May I have a word about... national treasures, real and fake

Clare Balding attends Ladies’ Day at the Epsom Derby meeting.
Clare Balding attends Ladies’ Day at the Epsom Derby meeting. Photograph: Jonathan Stewart for The Jockey/REX/Shutterstock

Last week, Clare Balding was enshrined by another newspaper as a national treasure – again. (A cursory internet search revealed that she had been so described more than a dozen times in the last few years).

I do wonder whether her ubiquity on television and radio might have had some bearing on this elevation. From an early morning yomping programme on Radio 4 on Saturday (a bit bloody hearty for 6.10), to seemingly every major sporting occasion, not to mention Trooping the Colour and Crufts, she’s more omnipresent even than the oleaginous Gary Lineker.

Surely the BBC must have a “diversity agenda committee” to encourage different faces, different voices. Apparently not. I admit that my list of national treasures stretches to the Ashmolean, Ironbridge, the Victory and Wren’s St Bride’s church off Fleet Street (declaration of interest – I was married there). Ms Balding, fine though she is, is not fit to be bracketed with these gems.

Jonathan Meades: one-man debunker of pomposity and cant.
Jonathan Meades: one-man debunker of pomposity and cant. Photograph: France Keyser for the Observer

One man who would rightly blench if he were ever described as a national treasure is the incomparable Jonathan Meades, a one-man debunker of pomposity and cant. His BBC4 programme on jargon was gloriously bracing, acerbic, excoriating and coruscating. The advance notice promised lots of sweary action – he didn’t disappoint. Rather, it was full of aperçus - “slang mocks; jargon crawls on its belly”; jargon is for “people who can’t think for themselves, programmed morons, seething bubos”. Politicians have a “contempt for the language of the people they’re supposed to govern”.

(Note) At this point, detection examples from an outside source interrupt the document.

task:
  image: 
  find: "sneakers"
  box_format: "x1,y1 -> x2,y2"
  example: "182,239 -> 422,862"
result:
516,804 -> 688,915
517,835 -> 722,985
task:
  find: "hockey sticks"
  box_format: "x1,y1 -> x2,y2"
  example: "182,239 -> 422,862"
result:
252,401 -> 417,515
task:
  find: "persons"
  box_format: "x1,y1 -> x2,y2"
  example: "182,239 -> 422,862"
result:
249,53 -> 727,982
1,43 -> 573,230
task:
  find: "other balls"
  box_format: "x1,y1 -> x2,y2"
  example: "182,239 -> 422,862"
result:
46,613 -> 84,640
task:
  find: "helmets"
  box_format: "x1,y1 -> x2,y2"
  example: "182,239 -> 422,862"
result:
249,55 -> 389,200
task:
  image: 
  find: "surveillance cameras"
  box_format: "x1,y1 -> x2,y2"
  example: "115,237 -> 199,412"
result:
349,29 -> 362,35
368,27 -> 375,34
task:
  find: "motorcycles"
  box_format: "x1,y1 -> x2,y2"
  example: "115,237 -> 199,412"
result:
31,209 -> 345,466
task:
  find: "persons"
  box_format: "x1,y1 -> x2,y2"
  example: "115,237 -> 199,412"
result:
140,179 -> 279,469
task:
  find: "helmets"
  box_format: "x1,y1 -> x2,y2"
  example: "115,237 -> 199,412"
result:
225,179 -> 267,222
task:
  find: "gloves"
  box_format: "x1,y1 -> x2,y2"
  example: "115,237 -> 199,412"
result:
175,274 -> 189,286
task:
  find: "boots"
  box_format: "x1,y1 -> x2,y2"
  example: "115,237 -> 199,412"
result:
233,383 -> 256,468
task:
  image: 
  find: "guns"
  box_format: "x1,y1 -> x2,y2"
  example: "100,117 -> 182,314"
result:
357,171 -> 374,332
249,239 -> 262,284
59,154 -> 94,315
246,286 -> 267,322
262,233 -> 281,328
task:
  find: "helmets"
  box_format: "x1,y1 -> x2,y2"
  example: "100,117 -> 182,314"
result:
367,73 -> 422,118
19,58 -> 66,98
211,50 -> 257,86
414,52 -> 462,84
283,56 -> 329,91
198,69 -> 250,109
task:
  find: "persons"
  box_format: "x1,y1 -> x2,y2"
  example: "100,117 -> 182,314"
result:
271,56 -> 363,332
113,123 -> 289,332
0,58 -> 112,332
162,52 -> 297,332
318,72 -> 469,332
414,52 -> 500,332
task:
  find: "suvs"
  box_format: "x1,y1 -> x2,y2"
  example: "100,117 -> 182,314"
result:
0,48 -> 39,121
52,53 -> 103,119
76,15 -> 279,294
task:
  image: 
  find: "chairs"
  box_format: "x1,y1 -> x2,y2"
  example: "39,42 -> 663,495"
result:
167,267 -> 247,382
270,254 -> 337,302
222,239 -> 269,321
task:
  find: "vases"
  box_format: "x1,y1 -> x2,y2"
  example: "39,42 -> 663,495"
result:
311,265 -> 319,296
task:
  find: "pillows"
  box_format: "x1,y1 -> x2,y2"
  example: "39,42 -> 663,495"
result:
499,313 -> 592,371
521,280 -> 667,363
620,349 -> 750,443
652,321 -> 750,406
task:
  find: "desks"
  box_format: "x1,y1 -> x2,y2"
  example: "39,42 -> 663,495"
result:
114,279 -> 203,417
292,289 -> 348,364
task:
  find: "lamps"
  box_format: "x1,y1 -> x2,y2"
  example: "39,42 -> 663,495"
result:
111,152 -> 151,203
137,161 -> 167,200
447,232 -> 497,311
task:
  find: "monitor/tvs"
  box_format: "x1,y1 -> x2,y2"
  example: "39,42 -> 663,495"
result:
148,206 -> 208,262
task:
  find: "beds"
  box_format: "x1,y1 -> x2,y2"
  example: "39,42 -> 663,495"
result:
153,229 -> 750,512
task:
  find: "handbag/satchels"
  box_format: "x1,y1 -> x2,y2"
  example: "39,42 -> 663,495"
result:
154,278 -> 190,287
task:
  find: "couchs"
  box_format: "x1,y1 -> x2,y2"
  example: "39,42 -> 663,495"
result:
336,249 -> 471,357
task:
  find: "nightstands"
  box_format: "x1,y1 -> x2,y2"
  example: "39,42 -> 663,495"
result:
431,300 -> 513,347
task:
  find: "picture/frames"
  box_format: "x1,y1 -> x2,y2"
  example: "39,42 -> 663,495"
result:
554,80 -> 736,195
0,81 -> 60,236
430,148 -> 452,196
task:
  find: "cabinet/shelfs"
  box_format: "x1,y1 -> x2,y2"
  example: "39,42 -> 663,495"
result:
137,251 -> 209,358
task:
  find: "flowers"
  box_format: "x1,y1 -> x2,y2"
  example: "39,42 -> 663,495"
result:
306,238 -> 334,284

The richest parts dealt with the tabloid press, tabloid television and, most joyously, football, especially the effects of one player nutmegging another. I’m only sorry he didn’t address the ludicrous phrase “stonewall penalty”, coined, I’m convinced, by Alan Hansen. He reserved especial and welcome spleen for art curators and installation artists, a scabrous crew in his just estimation. As for his opinion on Nicholas Serota... reports of any recent sightings of the chair of the Arts Council will be welcome after Meades’s broadside. He must have gone into hiding.